ドキュメンタリー制作と研究

スマトラの噴火については引き続き状況を見守るとして、少し前になるが土曜日のアテネフランセ文化センターでのヤスミン・アフマド特集の対談のことを少し。

対談で石坂健治さんがうまくまとめていたけれど、ヤスミン作品は、香港映画やクラシック音楽などの引用が多く、その引用について語るだけでもおもしろいけれど、それらの引用を抜きにしても楽しめる作品になっている。この「引用がなくても成り立つ」というのがヤスミン作品の特徴で、引用によって作品を補強しようとしているのではなく、引用したものを自分なりに組み立て直すことで作品を作り上げていくようなところがある。マレーシア社会は世界各地からの移民から構成され、世界各地に起源がある文化の影響を受けているけれど、ただ外部世界から影響を受けているだけなのではなく、それらを積極的に取り込んで、いろいろな要素を織り込んだ「マレーシア社会」という1つの社会を作り上げている。そんなマレーシアのあり方を素直に表現しようとしたヤスミン監督の作品が、引用が多く、しかし引用抜きでも自立できる作品になっているのは必然と言えるかもしれない。

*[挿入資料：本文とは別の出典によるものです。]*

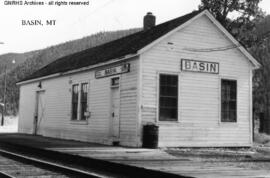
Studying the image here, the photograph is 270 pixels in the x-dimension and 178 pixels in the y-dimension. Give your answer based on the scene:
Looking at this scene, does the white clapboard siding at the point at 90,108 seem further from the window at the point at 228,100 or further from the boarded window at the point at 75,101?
the window at the point at 228,100

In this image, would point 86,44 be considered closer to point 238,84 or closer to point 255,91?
point 255,91

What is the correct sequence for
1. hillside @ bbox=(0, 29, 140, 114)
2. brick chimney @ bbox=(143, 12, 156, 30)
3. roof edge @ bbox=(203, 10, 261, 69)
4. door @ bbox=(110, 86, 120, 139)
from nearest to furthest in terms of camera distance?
1. door @ bbox=(110, 86, 120, 139)
2. roof edge @ bbox=(203, 10, 261, 69)
3. brick chimney @ bbox=(143, 12, 156, 30)
4. hillside @ bbox=(0, 29, 140, 114)

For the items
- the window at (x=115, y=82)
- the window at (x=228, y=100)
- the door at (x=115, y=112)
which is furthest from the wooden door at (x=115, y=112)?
the window at (x=228, y=100)

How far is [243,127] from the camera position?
17.3 m

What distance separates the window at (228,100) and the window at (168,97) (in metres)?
2.15

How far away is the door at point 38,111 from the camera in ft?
78.8

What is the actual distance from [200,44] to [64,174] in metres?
8.78

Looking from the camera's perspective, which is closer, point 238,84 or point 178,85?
point 178,85

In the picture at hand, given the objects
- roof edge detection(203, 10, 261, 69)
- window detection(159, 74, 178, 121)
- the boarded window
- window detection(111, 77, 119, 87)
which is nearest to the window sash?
the boarded window

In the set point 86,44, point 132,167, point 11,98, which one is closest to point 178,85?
point 132,167

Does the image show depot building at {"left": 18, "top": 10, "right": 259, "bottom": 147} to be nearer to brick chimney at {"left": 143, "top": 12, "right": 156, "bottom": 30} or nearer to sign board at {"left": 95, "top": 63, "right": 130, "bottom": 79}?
sign board at {"left": 95, "top": 63, "right": 130, "bottom": 79}

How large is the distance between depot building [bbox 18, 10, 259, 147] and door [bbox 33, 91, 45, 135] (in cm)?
561

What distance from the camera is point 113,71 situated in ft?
54.9

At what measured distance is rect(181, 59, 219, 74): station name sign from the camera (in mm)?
16172
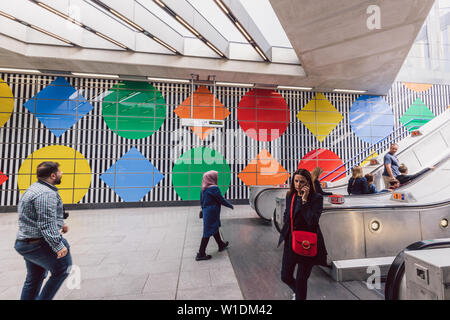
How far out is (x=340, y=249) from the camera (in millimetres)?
2949

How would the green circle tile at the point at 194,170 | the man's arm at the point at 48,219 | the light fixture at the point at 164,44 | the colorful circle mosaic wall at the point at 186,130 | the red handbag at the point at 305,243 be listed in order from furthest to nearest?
the green circle tile at the point at 194,170 < the colorful circle mosaic wall at the point at 186,130 < the light fixture at the point at 164,44 < the red handbag at the point at 305,243 < the man's arm at the point at 48,219

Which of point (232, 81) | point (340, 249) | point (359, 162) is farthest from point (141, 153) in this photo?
point (359, 162)

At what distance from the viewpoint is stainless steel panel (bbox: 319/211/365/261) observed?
116 inches

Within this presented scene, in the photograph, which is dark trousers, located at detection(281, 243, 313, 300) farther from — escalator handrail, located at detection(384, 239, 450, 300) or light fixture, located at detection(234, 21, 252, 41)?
light fixture, located at detection(234, 21, 252, 41)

アテネフランセのヤスミン特集では、休憩時間に廊下や会場で他のお客さんたちの立ち話が聞くともなく耳に入ってきた。それを聞いていて、映像の専門家(特に自分で制作する人たち)にはその世界で共有されている「文法」があり、きちんとした研さんを積んでいない私には想像もつかない世界があるということを実感した。たとえば、映画を観たときにはまず映像に目がいき、これまでに誰がどの作品で試みたことがある撮り方と同じかを頭の中で検索しているようだ。私は物語の方が気になるけれど、その道の専門家の方々は表現方法に目を向けるらしい。

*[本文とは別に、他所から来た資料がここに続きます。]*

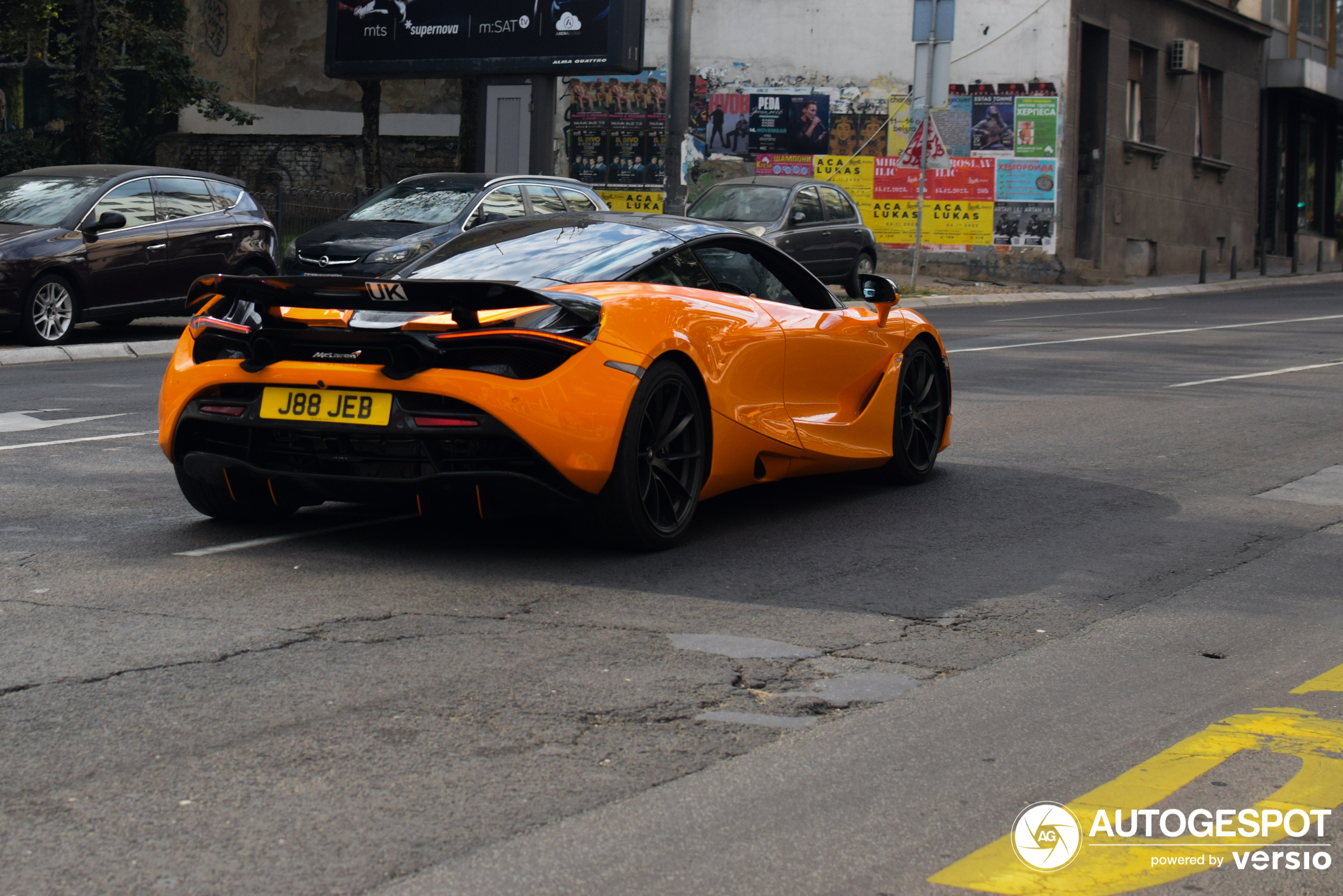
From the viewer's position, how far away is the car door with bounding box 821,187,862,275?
23672 mm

今回おもしろいなと思ったのは「長回し」という言い方。1つの場面が長いか短いかという客観的な指標かと思ったけれど、実際には否定的な意味で使われ、物語上は余計でカットした方がすっきりする部分を婉曲に言うために使われることが多いようだ。端的に言うと「ない方がいい場面」ということになる。

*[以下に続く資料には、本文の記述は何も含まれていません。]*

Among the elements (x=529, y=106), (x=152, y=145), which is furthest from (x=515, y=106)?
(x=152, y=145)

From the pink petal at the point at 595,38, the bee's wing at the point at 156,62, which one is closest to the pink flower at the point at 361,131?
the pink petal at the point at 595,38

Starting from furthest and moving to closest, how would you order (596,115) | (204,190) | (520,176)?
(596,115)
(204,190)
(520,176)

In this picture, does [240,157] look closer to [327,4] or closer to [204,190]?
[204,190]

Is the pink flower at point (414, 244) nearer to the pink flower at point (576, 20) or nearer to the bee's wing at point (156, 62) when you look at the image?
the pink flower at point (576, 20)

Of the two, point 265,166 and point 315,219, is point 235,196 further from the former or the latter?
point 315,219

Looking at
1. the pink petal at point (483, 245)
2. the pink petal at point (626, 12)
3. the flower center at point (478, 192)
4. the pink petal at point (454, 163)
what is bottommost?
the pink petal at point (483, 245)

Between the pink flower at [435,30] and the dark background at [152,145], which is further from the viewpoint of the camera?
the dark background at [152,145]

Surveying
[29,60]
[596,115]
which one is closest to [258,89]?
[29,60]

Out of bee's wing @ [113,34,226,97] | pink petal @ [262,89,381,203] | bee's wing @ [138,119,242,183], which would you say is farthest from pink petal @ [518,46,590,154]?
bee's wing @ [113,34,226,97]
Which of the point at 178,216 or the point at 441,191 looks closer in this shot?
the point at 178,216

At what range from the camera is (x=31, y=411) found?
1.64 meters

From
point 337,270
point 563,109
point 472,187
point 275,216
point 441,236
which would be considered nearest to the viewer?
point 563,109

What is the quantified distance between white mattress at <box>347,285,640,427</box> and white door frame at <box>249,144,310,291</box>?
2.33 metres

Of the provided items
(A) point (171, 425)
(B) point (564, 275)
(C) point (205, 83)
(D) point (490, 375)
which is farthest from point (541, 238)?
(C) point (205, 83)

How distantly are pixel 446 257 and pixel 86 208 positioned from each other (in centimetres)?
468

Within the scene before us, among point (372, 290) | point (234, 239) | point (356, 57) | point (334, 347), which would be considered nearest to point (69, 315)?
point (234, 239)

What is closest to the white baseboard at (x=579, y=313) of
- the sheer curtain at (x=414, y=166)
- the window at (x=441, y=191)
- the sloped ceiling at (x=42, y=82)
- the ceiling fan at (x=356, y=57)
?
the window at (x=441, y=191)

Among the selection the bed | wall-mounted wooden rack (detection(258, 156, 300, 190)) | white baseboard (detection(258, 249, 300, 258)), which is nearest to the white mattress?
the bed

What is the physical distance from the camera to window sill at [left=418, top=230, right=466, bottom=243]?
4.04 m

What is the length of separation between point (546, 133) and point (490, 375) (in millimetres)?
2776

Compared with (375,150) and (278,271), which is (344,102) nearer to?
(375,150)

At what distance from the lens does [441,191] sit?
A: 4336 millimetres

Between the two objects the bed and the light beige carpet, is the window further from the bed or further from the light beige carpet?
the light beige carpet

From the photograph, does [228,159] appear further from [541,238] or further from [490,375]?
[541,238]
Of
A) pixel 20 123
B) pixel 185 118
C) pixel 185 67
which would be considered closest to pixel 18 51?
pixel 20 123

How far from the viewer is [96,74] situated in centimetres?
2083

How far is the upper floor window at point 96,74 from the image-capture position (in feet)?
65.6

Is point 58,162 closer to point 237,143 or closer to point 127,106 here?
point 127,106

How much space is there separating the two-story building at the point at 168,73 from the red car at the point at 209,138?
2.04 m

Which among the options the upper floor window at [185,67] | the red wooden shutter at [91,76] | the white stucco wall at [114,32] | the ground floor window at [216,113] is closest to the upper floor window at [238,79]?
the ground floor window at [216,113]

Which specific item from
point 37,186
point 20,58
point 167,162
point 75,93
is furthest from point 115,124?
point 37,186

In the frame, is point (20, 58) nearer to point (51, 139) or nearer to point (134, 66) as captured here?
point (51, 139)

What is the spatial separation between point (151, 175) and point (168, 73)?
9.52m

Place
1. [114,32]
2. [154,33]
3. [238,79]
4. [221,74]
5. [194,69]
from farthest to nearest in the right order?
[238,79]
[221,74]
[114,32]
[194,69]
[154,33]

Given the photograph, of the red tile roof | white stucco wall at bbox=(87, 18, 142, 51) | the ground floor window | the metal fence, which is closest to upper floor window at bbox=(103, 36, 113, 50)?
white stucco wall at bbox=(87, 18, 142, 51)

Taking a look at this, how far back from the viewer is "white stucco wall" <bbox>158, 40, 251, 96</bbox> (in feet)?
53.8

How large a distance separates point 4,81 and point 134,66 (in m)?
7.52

私は、目の前に出された作品を観て、そこに制作者が込めた想いをあれこれ深読みして楽しんでいるので、「この場面はない方が話がわかりやすい」と感じる場面があると、ありがたいとは思っても「ない方がいい」という方向に頭が働かない。他人に作品を観せるほどの制作者ならば、他人に指摘されるまでもなく、その場面をカットすればいいことは制作者自身でもよくわかっているはずだ。それなのにその場面を入れているということは、同じ素材で誰にでも作れる作品ではなく、他でもない自分の作品にするにはその場面はどうしても欠かせないという強い思い入れがあるからにほかならない。そうだとすれば、その場面を手がかりに考えていけば、その作品を通じて制作者がどんなメッセージを伝えたかったかに近づくことができる。でも作り手になると、「あそこはカットすればいいのになあ」という方向で頭が働くし、その感想を共有することでよりよい撮り方を模索しているということなのかと思う。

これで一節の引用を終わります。